Kirche ohne Musik, Musik ohne Kirche – ist das vorstellbar? Diözesanmusikdirektor Stephan Zippe nimmt mit auf eine Zeitreise zum Ursprung de...
Kirchenmusik vermag Herzen zu öffnen, Menschen zu verbinden und erfüllt einen zentralen Auftrag: den Glauben hörbar zu machen. Wie wir diesen Auftrag mit Leben füllen und damit Gottesdienste weit über die Grenzen unserer Erzdiözese hinaus prägen.
Verkündigung, historisches Erbe, Auftrag für Zukunft und Gesellschaft: Musik spielt eine elementare Rolle in unserem Erzbistum – und Kirchenmusik eine prägende in Kirche und Gesellschaft. Sie ist integrierender Bestandteil der Liturgie, bringt also Menschen mit der Liturgie in Einklang und macht sie erlebbar. Sie begleitet Menschen in allen Lebenssituationen und trägt zur kulturellen Identität über die Grenzen der Kirche hinaus bei.

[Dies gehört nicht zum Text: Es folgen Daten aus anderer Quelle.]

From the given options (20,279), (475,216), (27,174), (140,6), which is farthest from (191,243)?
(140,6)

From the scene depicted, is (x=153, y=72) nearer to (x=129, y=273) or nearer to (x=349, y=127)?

Die Kirchenmusik hat ihre Wurzeln in der Kraft des Gebets und ihre Geschichte reicht bis in die Anfänge der Christenheit zurück. Der Papyrus Oxyrhynchus XV 1786, das älteste erhaltene Manuskript eines christlichen Hymnus, stammt aus der ersten Hälfte des 3. Jahrhunderts. Vom Gregorianischen Choral des Frühmittelalters bis hin zu zeitgenössischen Formen hat die Kirchenmusik in der gesamten Musikgeschichte Spuren hinterlassen. Noch immer besitzt sie die Kraft, das Evangelium hör- und spürbar zu machen und uns in eine besondere Stimmung zu versetzen.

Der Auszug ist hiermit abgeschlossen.